Celluloid, as any fans of the film Cinema Paradiso will remember, is sadly flammable. That problem was solved in 1907 when Dr. L.H. Baekland heated carbolic acid and formaldehyde together to the presence of acids and created a synthetic resin. This wasn’t quite new, but when he added alkalies to the process the resin could become hard and inflexible. Applying heat and pressure before the resin hardened meant you could create all manner of objects more easily than with celluloid. This was bakelite. Now we got plastic ashtrays, decorative panels, radios, car fixtures, telephone cases, jewellery, dominoes, letter openers and electric insulation. The distinctive tone and texture of bakelite became part of the identity of the era.
Plastic keeps food fresh in a way other packaging does not
In 1929, polymerisation arrived. Polymerisation is the combination of molecules to create bigger chains of molecules which, when big enough, form a substance that is plastic. These materials can be heated and cooled without losing their properties. Bakelite cannot be remoulded; polymerised plastics can. This was how we got Perspex, a highly transparent glass-like substance, which was vital to the manufacture of fighter planes in the Second World War. Perspex was much less likely to shatter than glass.
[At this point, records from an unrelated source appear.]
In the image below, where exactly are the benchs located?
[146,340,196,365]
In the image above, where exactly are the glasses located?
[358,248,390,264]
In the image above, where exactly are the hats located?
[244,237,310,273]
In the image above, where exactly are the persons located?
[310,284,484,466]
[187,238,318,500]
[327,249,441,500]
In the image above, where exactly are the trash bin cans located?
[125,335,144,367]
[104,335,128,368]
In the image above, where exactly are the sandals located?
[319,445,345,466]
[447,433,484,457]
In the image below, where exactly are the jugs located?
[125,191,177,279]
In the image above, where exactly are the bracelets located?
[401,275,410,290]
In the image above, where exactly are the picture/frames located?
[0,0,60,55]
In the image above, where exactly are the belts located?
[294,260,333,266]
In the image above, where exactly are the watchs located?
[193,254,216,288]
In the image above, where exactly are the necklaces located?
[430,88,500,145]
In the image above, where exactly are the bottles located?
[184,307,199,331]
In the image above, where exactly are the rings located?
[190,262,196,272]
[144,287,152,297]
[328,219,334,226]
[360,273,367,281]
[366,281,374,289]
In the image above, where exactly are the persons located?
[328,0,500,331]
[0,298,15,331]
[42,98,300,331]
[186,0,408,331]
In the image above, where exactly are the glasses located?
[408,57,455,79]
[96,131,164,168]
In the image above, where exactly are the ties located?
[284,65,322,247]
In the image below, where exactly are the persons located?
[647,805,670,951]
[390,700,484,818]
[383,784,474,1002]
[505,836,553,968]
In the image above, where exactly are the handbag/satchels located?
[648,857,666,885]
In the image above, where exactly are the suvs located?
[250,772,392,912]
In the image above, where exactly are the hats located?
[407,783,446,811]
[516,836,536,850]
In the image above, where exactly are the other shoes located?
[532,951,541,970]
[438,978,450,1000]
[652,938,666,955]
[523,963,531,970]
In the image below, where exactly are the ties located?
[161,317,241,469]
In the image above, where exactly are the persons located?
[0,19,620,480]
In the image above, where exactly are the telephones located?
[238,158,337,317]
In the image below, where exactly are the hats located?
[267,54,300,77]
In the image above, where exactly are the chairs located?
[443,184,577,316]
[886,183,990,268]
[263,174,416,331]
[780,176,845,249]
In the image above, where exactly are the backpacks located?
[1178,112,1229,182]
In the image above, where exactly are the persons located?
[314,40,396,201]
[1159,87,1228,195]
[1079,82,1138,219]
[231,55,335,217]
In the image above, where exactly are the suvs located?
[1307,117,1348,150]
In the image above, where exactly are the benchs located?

Polymerisation also gave us PVC, much derided now, but a great advancement. PVC is used to make sewage and water pipes, well-insulated windows, and guttering and drainpipes, as well as casing wire rope and aircraft cables, making them easier to handle and protecting them from corrosion.
The most well known synthetic plastic is Nylon, invented in the U.S.A. in the 1930s. We know it for its use in stockings, but it was more significant in the Second World War as the basis of parachutes and tents. It also produces brush bristles. Plastics played a huge role in the Second World War, in everything: lightweight pistol grips, pilot goggles, rifle-oil bottles, waterproof match boxes, components of grenades, even teflon containers for the chemicals used in the Manhattan Project. Production boomed after the war, starting the availability of plastic we know today.
Plastic today is often a convenience, such as in luggage, which is now much more portable. But plastic is also an essential part of modern life. You may have mouldings in your dental work and will be glad of its impermeability. Children’s crockery is plastic for good and obvious reasons. Laboratories are full of plastic equipment. Products like toothpaste now come in plastic tubes, a great improvement on the old tin and lead. One of the reasons we are able to safely feed such a large global population is because plastic keeps food fresh in a way other packaging does not.
Of course, plastic is a terrible scourge on the environment, particularly oceans and rivers, but innovative efforts are underway to resolve this problem. The Ocean Clean Up company has removed hundreds of thousands of tonnes of plastic from rivers and oceans. They are currently developing a new system that will continue this work. One of the things they use to help design trash interceptors is lego, one of the most famous and enduring forms of plastic. Rather than hating plastic and wanting to ban it, we should learn to love this remarkable material and support the efforts of The Ocean Clean Up to make-sure we can benefit from plastic in the future.